For further information please email us at neilfgarfield@hotmail.com or call 954-495-9867 or 520-405-1688.

This is not a legal opinion on any one case, even if the transaction is a Florida transaction where I am licensed as an attorney. Consult with licensed legal counsel before taking any action or deciding not to take any action. I advise people to obtain our Rescission Analysis Package (RAP) before taking any action in or out of court.

=========================================

see Beach v Ocwen Federal bank 692 so2d 146 (US Supreme Court).

Opposing counsel will rely on Beach v. Ocwen Federal Bank, 692 So. 2d 146, on certiorari to the Supreme Court of Florida and then to the Supreme Court of the United States, decided on April 21, 1998. My suggestion to attorneys is that they should use the same case (in addition to Jesinoski). In Beach, the “lender” did file an action or affirmative pleading contesting the rescission. Nobody argued that it was outside the 20 day window so that was not an issue. Nobody denied or contested the date of consummation so no hearing was required to determine the moment of consummation which is usually hours, days, weeks, or even months or years after the date the borrower executed loan documents. Nobody denied the 3 years had expired. This is all procedural, so heads up, this is not for pro se litigants to argue.

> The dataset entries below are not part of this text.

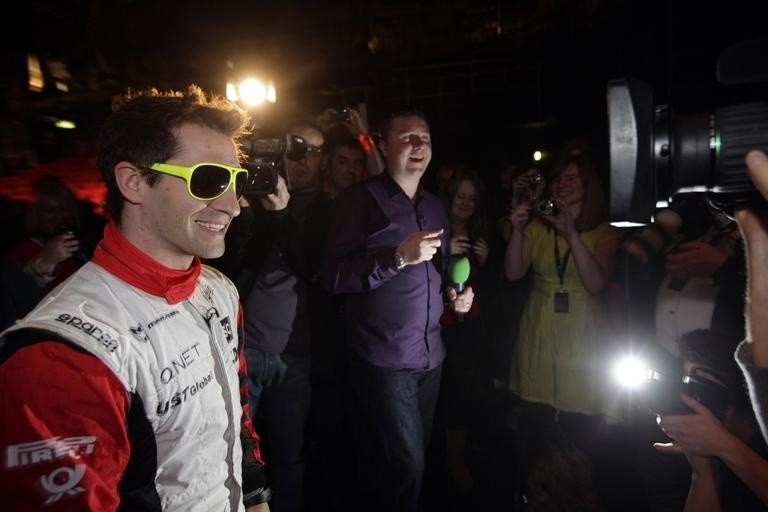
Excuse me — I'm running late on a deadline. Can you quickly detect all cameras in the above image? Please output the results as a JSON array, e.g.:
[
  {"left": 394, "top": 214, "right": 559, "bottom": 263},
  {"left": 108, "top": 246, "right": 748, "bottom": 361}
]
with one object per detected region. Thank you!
[
  {"left": 528, "top": 174, "right": 540, "bottom": 183},
  {"left": 533, "top": 200, "right": 558, "bottom": 216},
  {"left": 330, "top": 109, "right": 350, "bottom": 123},
  {"left": 602, "top": 77, "right": 768, "bottom": 228},
  {"left": 631, "top": 354, "right": 729, "bottom": 431}
]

The loan was originated by Great Western. Ocwen was later substituted for Great Western. The Beaches acknowledge their default by raised affirmative defenses alleging among other things that the bank’s failure to make disclosures under the Truth in Lending Act gave them the right under 15 USC § 1635 to rescind the mortgage agreement. The Florida Trial Court rejected that defense and that was affirmed by the District Court of Appeal which was then affirmed by the Florida Supreme Court. The point raised by the Florida Supreme Court was that Section 1635(f) in plain language evidenced an unconditional congressional intent to limit the right of rescission to three years and distinguished its prior cases permitting a recoupment defense by ostensibly barred claims as involving statutes of limitations, not statutes extinguishing rights defensively asserted. The lessen is that rescission should not be in your pleading as a defense. It is an event and no pleading is necessary. it is effective by operation of law.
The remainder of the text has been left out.